Problem details
Among the lines of the records below, copy those that hold the word "might".
*** Opening Given records ***
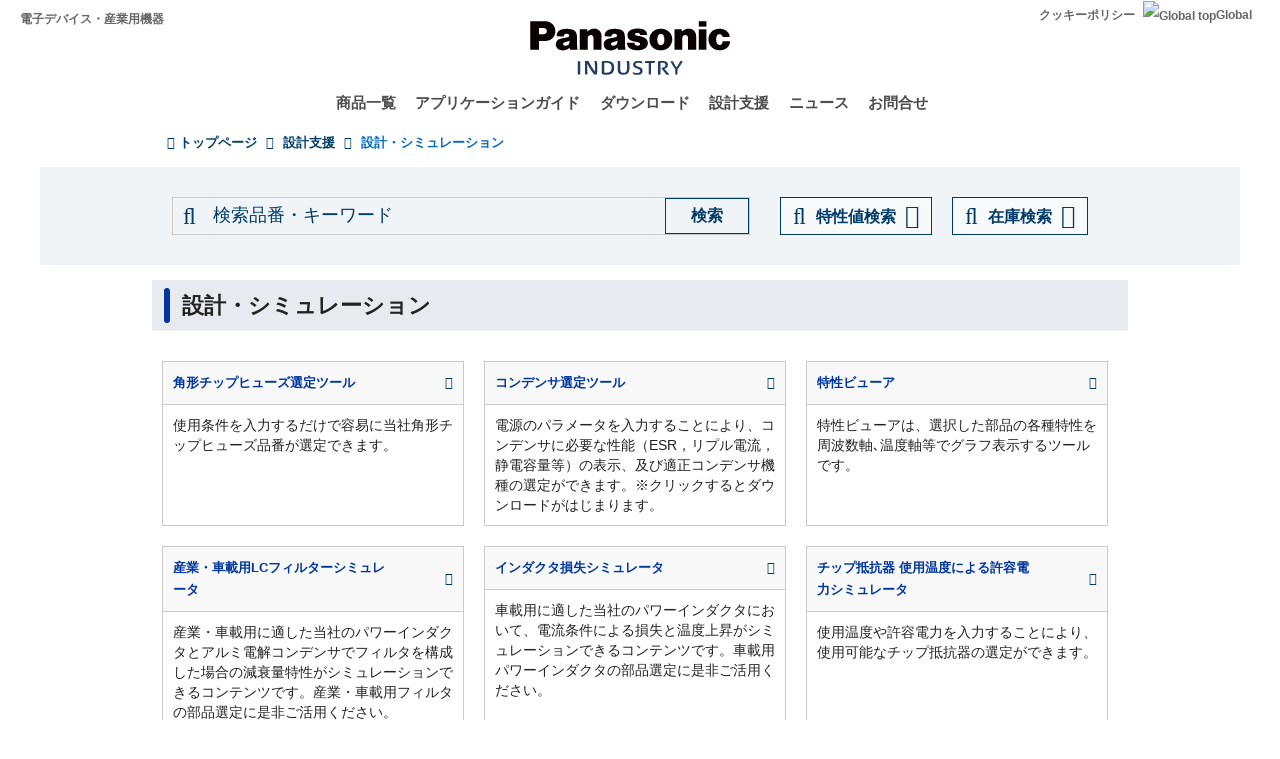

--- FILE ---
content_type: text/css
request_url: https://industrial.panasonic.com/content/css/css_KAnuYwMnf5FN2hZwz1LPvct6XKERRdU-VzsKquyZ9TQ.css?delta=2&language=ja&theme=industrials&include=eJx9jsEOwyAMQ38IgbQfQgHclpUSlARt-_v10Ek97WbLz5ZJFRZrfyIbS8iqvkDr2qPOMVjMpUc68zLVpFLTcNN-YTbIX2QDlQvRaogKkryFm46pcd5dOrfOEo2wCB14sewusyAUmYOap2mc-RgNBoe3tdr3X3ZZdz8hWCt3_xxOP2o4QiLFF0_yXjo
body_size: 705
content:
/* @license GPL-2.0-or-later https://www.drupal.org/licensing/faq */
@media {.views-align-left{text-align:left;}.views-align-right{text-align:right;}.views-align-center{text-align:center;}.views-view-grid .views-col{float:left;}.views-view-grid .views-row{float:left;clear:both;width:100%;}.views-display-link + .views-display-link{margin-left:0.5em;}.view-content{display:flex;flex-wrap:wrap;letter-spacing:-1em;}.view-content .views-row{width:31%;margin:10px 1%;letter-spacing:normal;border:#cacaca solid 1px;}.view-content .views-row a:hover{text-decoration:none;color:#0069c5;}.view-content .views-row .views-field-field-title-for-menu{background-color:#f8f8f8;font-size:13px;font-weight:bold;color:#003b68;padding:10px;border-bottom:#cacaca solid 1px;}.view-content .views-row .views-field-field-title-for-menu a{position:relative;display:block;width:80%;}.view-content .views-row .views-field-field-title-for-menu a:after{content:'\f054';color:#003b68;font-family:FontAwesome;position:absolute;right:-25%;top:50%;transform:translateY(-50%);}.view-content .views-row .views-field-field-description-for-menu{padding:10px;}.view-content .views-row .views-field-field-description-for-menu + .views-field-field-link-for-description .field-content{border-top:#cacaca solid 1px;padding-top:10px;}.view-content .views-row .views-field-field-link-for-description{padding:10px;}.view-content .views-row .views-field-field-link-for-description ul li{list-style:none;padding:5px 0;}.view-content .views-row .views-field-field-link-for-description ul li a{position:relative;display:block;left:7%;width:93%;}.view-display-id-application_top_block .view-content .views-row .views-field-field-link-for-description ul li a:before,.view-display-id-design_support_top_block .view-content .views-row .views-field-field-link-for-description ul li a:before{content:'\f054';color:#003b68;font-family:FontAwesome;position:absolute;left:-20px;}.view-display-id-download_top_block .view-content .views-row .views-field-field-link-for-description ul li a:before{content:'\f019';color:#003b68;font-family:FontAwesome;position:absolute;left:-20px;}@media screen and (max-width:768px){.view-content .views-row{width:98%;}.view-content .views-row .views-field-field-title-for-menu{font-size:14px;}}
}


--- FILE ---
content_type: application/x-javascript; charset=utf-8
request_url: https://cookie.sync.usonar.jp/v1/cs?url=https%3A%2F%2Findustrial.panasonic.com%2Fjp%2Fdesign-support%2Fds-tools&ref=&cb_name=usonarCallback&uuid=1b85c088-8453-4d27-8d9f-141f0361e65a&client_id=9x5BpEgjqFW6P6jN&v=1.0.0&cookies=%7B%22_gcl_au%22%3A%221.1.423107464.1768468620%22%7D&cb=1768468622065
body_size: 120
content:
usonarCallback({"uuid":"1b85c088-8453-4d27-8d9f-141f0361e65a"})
*** Closing Given records ***
*** Opening Given records ***
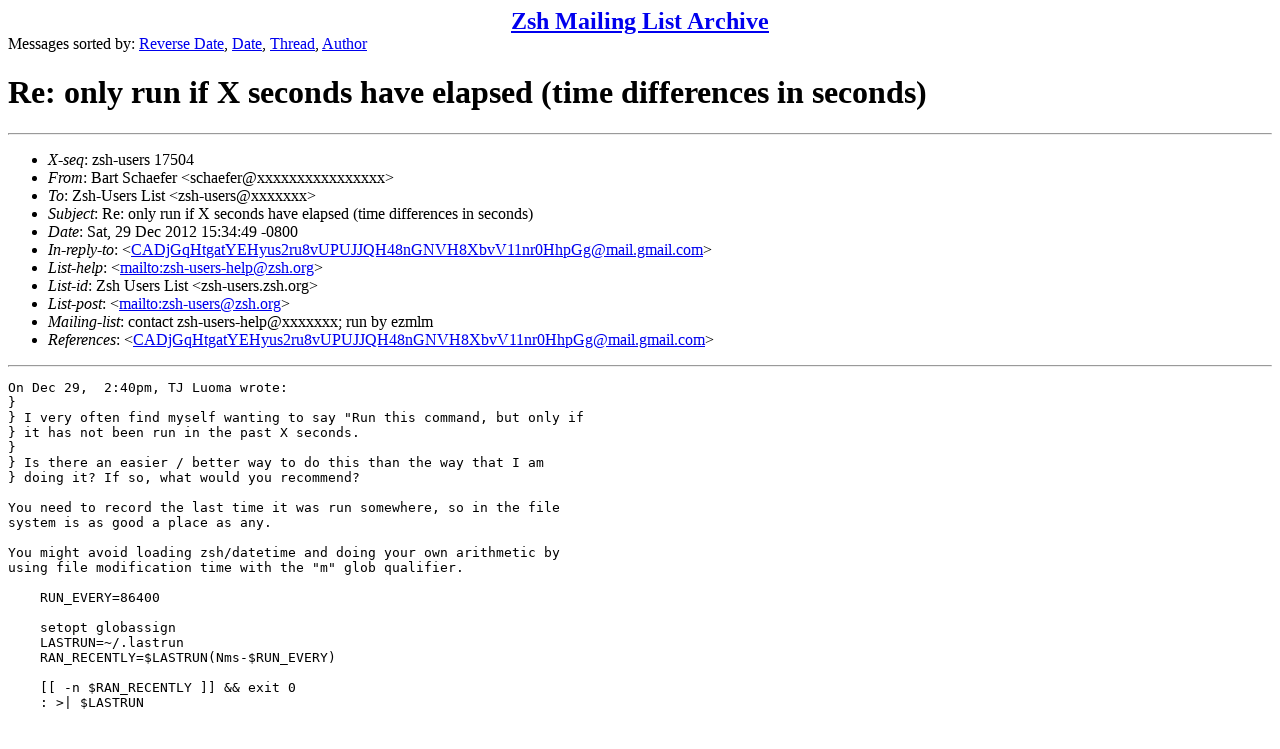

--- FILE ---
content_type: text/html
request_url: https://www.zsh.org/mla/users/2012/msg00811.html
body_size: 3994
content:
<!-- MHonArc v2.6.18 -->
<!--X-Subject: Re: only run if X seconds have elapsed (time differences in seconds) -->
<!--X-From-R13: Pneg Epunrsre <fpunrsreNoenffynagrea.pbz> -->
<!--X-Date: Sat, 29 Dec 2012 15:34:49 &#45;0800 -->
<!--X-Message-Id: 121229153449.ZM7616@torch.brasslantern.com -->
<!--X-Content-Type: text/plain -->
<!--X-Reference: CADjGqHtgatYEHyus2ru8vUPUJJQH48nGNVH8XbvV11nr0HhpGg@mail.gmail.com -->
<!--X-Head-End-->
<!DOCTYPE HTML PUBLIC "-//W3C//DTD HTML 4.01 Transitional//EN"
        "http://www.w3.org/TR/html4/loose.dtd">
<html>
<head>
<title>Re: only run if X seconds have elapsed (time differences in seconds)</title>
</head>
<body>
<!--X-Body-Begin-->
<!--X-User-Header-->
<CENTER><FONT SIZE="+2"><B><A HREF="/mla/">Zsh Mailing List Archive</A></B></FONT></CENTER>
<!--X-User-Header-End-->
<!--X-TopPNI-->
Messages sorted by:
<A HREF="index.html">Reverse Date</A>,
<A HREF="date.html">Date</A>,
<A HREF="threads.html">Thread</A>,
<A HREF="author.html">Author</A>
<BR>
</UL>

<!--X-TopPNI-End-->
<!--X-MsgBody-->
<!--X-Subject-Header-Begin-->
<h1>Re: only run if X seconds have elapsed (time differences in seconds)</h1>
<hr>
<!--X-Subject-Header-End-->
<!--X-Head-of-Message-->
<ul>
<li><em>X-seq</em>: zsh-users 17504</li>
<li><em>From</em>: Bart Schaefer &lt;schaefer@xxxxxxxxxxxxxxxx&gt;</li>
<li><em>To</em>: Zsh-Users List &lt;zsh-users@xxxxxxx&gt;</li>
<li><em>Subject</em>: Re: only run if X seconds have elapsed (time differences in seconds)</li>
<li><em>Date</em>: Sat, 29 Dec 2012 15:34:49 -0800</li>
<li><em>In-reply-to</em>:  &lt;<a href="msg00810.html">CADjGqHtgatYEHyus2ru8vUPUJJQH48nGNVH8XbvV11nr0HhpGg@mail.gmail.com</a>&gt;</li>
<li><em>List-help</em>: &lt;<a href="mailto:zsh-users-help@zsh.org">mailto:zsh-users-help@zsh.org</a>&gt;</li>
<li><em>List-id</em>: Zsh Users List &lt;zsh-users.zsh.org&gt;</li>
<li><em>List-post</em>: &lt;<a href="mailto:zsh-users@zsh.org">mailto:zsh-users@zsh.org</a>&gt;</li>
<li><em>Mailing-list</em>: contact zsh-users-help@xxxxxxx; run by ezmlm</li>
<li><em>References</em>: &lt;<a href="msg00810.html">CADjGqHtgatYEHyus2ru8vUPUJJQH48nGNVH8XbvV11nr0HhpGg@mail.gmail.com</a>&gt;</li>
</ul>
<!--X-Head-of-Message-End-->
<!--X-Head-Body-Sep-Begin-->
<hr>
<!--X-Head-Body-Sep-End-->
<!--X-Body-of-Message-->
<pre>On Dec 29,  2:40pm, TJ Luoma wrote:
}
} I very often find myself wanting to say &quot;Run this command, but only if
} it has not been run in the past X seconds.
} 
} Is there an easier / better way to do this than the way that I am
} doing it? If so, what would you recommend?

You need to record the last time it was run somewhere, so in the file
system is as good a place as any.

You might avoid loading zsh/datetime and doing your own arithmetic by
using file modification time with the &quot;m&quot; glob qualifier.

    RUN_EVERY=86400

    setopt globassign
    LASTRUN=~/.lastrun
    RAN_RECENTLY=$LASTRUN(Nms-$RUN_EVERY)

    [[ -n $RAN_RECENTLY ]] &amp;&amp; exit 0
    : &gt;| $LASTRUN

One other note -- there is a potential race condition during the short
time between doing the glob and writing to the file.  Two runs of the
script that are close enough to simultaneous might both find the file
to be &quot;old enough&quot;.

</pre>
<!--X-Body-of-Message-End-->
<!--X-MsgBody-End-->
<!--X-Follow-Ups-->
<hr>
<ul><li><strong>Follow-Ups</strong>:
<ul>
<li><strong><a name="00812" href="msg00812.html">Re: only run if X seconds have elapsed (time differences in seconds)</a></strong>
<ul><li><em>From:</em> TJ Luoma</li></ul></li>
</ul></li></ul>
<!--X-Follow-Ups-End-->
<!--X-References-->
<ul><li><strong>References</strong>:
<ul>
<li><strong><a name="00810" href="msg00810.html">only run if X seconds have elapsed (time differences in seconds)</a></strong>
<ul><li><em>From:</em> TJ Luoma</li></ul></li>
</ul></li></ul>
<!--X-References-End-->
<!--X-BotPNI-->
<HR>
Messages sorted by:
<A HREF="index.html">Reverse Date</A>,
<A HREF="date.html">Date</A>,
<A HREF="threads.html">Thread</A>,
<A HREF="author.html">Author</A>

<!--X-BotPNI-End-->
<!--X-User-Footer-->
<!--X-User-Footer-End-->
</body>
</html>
*** Closing Given records ***
Exercise output
You might avoid loading zsh/datetime and doing your own arithmetic by
script that are close enough to simultaneous might both find the file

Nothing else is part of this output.